Entries on spatial positioning:
....

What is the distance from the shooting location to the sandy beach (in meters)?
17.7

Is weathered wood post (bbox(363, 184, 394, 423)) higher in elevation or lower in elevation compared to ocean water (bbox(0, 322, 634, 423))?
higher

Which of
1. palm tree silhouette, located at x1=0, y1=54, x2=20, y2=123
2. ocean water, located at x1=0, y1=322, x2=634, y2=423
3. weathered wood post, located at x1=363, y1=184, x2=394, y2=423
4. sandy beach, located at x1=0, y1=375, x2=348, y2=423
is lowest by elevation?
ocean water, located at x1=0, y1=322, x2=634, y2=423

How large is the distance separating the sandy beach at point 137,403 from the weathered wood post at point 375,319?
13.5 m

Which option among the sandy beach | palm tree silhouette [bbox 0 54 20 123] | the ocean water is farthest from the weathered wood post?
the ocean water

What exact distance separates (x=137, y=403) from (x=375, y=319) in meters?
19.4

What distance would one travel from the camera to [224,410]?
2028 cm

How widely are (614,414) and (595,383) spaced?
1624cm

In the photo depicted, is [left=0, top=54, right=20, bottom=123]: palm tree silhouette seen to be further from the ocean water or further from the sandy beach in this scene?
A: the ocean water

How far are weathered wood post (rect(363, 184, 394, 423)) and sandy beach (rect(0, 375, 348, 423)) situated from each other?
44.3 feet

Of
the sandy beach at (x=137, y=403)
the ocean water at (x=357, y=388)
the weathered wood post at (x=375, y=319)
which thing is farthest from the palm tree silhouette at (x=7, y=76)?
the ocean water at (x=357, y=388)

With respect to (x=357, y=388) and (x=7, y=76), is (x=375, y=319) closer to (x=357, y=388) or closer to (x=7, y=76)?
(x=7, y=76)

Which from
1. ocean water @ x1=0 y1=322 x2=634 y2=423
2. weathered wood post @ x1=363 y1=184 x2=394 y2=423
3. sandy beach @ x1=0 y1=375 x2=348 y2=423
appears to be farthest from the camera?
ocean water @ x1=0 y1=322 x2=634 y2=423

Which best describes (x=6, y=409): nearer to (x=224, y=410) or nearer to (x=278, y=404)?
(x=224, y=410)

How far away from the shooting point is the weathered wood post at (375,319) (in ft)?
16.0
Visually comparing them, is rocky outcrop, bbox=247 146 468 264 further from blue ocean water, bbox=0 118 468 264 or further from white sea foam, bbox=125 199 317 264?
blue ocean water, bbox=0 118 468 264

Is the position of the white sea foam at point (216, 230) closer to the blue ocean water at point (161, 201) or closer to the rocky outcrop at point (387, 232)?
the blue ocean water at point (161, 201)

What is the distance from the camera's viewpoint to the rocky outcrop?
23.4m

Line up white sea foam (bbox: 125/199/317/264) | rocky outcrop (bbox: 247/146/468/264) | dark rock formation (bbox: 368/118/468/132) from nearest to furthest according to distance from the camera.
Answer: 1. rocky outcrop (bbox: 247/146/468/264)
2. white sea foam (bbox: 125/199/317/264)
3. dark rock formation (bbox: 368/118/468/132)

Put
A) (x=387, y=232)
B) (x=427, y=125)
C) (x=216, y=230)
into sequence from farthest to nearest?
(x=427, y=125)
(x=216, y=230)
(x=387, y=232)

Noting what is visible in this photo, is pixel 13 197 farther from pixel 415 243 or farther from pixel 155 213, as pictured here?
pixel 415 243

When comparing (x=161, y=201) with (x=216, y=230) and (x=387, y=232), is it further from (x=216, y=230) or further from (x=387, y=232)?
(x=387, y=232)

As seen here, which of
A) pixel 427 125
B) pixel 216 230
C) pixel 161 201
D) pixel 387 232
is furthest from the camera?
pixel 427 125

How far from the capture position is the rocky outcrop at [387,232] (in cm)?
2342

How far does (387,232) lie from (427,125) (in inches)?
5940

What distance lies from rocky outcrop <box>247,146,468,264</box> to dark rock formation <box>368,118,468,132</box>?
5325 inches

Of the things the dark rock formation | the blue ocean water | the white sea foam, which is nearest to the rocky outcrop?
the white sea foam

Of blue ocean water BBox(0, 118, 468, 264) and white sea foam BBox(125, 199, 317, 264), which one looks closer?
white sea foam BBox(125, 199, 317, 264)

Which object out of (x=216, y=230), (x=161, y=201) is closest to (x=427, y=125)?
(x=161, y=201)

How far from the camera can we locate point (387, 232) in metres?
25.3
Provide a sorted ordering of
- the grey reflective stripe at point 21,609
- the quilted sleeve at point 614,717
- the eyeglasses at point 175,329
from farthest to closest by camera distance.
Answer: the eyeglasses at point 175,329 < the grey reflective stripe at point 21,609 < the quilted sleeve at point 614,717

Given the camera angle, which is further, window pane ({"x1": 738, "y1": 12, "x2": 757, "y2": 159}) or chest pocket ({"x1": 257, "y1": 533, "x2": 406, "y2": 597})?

....

Task objective> Restate the data above exactly, keeping each word as it stands.

Complete answer>
What is the distance from the shooting location to the sandy beach (in meters)?
17.7

Is weathered wood post (bbox(363, 184, 394, 423)) higher in elevation or lower in elevation compared to ocean water (bbox(0, 322, 634, 423))?
higher

Which of
1. palm tree silhouette, located at x1=0, y1=54, x2=20, y2=123
2. ocean water, located at x1=0, y1=322, x2=634, y2=423
3. weathered wood post, located at x1=363, y1=184, x2=394, y2=423
4. sandy beach, located at x1=0, y1=375, x2=348, y2=423
is lowest by elevation?
ocean water, located at x1=0, y1=322, x2=634, y2=423

How large is the distance separating the sandy beach at point 137,403 from the weathered wood post at point 375,319?
13.5 m

Which option among the sandy beach | palm tree silhouette [bbox 0 54 20 123] | the ocean water is farthest from the weathered wood post?
the ocean water

What exact distance separates (x=137, y=403) from (x=375, y=319) in meters?
19.4

What distance would one travel from the camera to [224,410]?
2028 cm

How widely are (614,414) and (595,383) spaced?
1624cm

In the photo depicted, is [left=0, top=54, right=20, bottom=123]: palm tree silhouette seen to be further from the ocean water or further from the sandy beach in this scene?
A: the ocean water

How far are weathered wood post (rect(363, 184, 394, 423)) and sandy beach (rect(0, 375, 348, 423)) situated from each other?
44.3 feet

Of
the sandy beach at (x=137, y=403)
the ocean water at (x=357, y=388)
the weathered wood post at (x=375, y=319)
which thing is farthest from the palm tree silhouette at (x=7, y=76)?
the ocean water at (x=357, y=388)

With respect to (x=357, y=388) and (x=7, y=76), is (x=375, y=319) closer to (x=357, y=388) or closer to (x=7, y=76)?
(x=7, y=76)

Which from
1. ocean water @ x1=0 y1=322 x2=634 y2=423
2. weathered wood post @ x1=363 y1=184 x2=394 y2=423
3. sandy beach @ x1=0 y1=375 x2=348 y2=423
appears to be farthest from the camera?
ocean water @ x1=0 y1=322 x2=634 y2=423

Which best describes (x=6, y=409): nearer to (x=224, y=410) or nearer to (x=278, y=404)?
(x=224, y=410)

How far away from the shooting point is the weathered wood post at (375,319) (in ft)?
16.0
Visually comparing them, is rocky outcrop, bbox=247 146 468 264 further from blue ocean water, bbox=0 118 468 264 or further from white sea foam, bbox=125 199 317 264?
blue ocean water, bbox=0 118 468 264

Is the position of the white sea foam at point (216, 230) closer to the blue ocean water at point (161, 201) or closer to the rocky outcrop at point (387, 232)?
the blue ocean water at point (161, 201)

What is the distance from the camera's viewpoint to the rocky outcrop?
23.4m

Line up white sea foam (bbox: 125/199/317/264) | rocky outcrop (bbox: 247/146/468/264) | dark rock formation (bbox: 368/118/468/132) from nearest to furthest according to distance from the camera.
Answer: 1. rocky outcrop (bbox: 247/146/468/264)
2. white sea foam (bbox: 125/199/317/264)
3. dark rock formation (bbox: 368/118/468/132)

Put
A) (x=387, y=232)
B) (x=427, y=125)
C) (x=216, y=230)
into sequence from farthest to nearest?
(x=427, y=125)
(x=216, y=230)
(x=387, y=232)

Noting what is visible in this photo, is pixel 13 197 farther from pixel 415 243 or farther from pixel 155 213, as pictured here?
pixel 415 243

When comparing (x=161, y=201) with (x=216, y=230) and (x=387, y=232), is it further from (x=216, y=230) or further from (x=387, y=232)?
(x=387, y=232)

As seen here, which of
A) pixel 427 125
B) pixel 216 230
C) pixel 161 201
D) pixel 387 232
is furthest from the camera?
pixel 427 125

How far from the capture position is the rocky outcrop at [387,232] (in cm)?
2342

How far does (387,232) lie from (427,125) (in inches)?
5940

What distance lies from rocky outcrop <box>247,146,468,264</box> to dark rock formation <box>368,118,468,132</box>?
5325 inches

Of the things the dark rock formation | the blue ocean water | the white sea foam, which is nearest to the rocky outcrop?
the white sea foam

Of blue ocean water BBox(0, 118, 468, 264) and white sea foam BBox(125, 199, 317, 264), which one looks closer?
white sea foam BBox(125, 199, 317, 264)

Which object out of (x=216, y=230), (x=161, y=201) is closest to (x=427, y=125)?
(x=161, y=201)

How far from the camera can we locate point (387, 232) in metres?
25.3
Provide a sorted ordering of
- the grey reflective stripe at point 21,609
- the quilted sleeve at point 614,717
- the eyeglasses at point 175,329
from farthest to closest by camera distance.
Answer: the eyeglasses at point 175,329 < the grey reflective stripe at point 21,609 < the quilted sleeve at point 614,717

Given the camera angle, which is further, window pane ({"x1": 738, "y1": 12, "x2": 757, "y2": 159}) or chest pocket ({"x1": 257, "y1": 533, "x2": 406, "y2": 597})?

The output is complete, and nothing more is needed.